= INSTRUCTIONS FOR THE TASK =
Transcribe each of the items below word for word, leaving out the pictures.

## BEGIN DATA ENTRIES

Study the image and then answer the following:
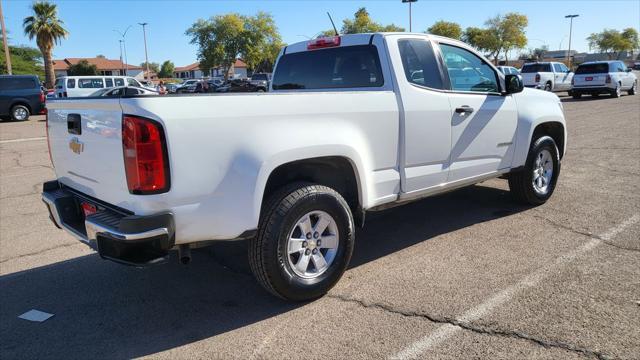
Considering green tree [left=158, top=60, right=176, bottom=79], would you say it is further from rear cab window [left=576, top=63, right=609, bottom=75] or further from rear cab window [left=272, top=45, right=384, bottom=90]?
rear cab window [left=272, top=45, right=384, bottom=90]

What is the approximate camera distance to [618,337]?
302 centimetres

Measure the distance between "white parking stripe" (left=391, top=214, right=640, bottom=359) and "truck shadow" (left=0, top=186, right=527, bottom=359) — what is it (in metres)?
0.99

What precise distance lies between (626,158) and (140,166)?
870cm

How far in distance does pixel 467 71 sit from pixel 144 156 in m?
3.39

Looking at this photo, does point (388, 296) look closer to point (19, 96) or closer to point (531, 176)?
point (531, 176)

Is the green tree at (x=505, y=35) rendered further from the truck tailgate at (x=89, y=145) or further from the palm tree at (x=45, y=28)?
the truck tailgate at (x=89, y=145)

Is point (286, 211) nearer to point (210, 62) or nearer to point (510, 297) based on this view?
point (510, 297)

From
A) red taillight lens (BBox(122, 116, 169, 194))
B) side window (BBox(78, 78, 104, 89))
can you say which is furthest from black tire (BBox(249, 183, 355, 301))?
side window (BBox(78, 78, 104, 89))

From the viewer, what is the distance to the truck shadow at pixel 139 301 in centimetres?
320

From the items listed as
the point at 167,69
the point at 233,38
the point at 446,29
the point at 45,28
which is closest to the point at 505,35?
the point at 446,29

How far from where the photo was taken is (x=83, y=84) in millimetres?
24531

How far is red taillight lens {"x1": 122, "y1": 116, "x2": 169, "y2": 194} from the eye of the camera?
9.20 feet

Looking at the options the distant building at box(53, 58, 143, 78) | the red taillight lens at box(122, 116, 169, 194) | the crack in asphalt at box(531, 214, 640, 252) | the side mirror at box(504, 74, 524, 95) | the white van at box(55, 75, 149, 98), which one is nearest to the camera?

## END DATA ENTRIES

= THE RESULT =
Study the image and then answer the following:
Considering green tree [left=158, top=60, right=176, bottom=79], would you say it is further from rear cab window [left=576, top=63, right=609, bottom=75] or further from rear cab window [left=272, top=45, right=384, bottom=90]?
rear cab window [left=272, top=45, right=384, bottom=90]

What is the approximate camera distance to [618,337]?
302 centimetres

Measure the distance between "white parking stripe" (left=391, top=214, right=640, bottom=359) and "truck shadow" (left=0, top=186, right=527, bottom=359) — what is it (in metres)?
0.99

What precise distance lies between (626,158) and (140,166)?
870cm

How far in distance does pixel 467 71 sit from pixel 144 156 in m?
3.39

Looking at this photo, does point (388, 296) look closer to point (19, 96) or closer to point (531, 176)?
point (531, 176)

Is the green tree at (x=505, y=35) rendered further from the truck tailgate at (x=89, y=145) or further from the palm tree at (x=45, y=28)?
the truck tailgate at (x=89, y=145)

Is point (286, 211) nearer to point (210, 62) or nearer to point (510, 297) based on this view?
point (510, 297)

From
A) red taillight lens (BBox(122, 116, 169, 194))
B) side window (BBox(78, 78, 104, 89))
can you say which is furthest from black tire (BBox(249, 183, 355, 301))?
side window (BBox(78, 78, 104, 89))

From the viewer, what is the distance to the truck shadow at pixel 139 301 in centimetres?
320

From the items listed as
the point at 167,69
the point at 233,38
the point at 446,29
the point at 45,28
which is closest to the point at 505,35?
the point at 446,29

How far from where the photo was taken is (x=83, y=84) in millimetres?
24531

How far is red taillight lens {"x1": 122, "y1": 116, "x2": 169, "y2": 194} from the eye of the camera?
9.20 feet

Looking at the options the distant building at box(53, 58, 143, 78) | the red taillight lens at box(122, 116, 169, 194) | the crack in asphalt at box(531, 214, 640, 252) | the side mirror at box(504, 74, 524, 95) | the white van at box(55, 75, 149, 98), which one is nearest to the camera?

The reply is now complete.